Add API for mapping Polars types to SQL types

Harshg999 · Harshg999 · commit 583a86d7b24d · 2025-05-28T23:11:34.000+05:30
- Introduces a new endpoint to retrieve mappings from Polars data types to SQL types for various SQL dialects, improving support for type-aware file imports and downstream table creation.
- Refactors type mapping logic for reusability and maintainability, and adds serializer validation for dialect selection.

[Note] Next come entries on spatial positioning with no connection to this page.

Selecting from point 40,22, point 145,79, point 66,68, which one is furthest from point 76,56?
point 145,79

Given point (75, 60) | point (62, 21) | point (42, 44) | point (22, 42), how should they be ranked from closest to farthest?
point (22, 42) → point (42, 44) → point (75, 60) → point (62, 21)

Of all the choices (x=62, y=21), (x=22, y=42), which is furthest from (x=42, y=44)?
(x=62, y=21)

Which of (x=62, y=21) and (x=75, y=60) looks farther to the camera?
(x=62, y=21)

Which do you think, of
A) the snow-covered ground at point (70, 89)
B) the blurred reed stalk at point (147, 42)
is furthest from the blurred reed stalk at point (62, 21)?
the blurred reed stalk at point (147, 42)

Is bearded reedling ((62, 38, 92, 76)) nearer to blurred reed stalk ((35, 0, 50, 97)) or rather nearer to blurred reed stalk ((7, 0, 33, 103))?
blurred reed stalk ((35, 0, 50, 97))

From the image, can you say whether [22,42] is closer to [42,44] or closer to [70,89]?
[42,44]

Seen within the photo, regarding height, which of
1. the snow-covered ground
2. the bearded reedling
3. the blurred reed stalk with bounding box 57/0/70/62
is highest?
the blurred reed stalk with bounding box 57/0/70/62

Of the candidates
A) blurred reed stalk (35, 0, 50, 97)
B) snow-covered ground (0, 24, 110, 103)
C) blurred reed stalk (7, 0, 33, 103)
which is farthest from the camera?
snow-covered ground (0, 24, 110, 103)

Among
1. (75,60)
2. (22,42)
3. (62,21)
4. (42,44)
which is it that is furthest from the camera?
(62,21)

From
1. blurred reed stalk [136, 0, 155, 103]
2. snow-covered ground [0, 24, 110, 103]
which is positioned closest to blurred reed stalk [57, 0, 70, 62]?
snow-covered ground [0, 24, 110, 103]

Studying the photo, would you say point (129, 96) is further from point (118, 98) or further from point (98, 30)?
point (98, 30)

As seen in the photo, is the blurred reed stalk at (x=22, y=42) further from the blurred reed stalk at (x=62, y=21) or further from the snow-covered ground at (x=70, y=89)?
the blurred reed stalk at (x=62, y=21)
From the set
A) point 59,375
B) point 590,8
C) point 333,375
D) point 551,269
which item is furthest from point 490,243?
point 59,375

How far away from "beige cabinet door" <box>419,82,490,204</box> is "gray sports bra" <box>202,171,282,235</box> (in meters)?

diff --git a/desktop/core/src/desktop/api_public_urls_v1.py b/desktop/core/src/desktop/api_public_urls_v1.py
@@ -164,6 +164,7 @@
   re_path(r'^importer/file/guess_metadata/?$', importer_api.guess_file_metadata, name='importer_guess_file_metadata'),
   re_path(r'^importer/file/guess_header/?$', importer_api.guess_file_header, name='importer_guess_file_header'),
   re_path(r'^importer/file/preview/?$', importer_api.preview_file, name='importer_preview_file'),
+  re_path(r'^importer/file/sql_type_mapping/?$', importer_api.get_sql_type_mapping, name='importer_get_sql_type_mapping'),
 ]
 
 urlpatterns += [
diff --git a/desktop/core/src/desktop/lib/importer/api.py b/desktop/core/src/desktop/lib/importer/api.py
@@ -30,6 +30,7 @@
   GuessFileMetadataSerializer,
   LocalFileUploadSerializer,
   PreviewFileSerializer,
+  SqlTypeMapperSerializer,
 )
 
 LOG = logging.getLogger()
@@ -90,8 +91,7 @@ def local_file_upload(request: Request) -> Response:
 @parser_classes([JSONParser])
 @api_error_handler
 def guess_file_metadata(request: Request) -> Response:
-  """
-  Guess the metadata of a file based on its content or extension.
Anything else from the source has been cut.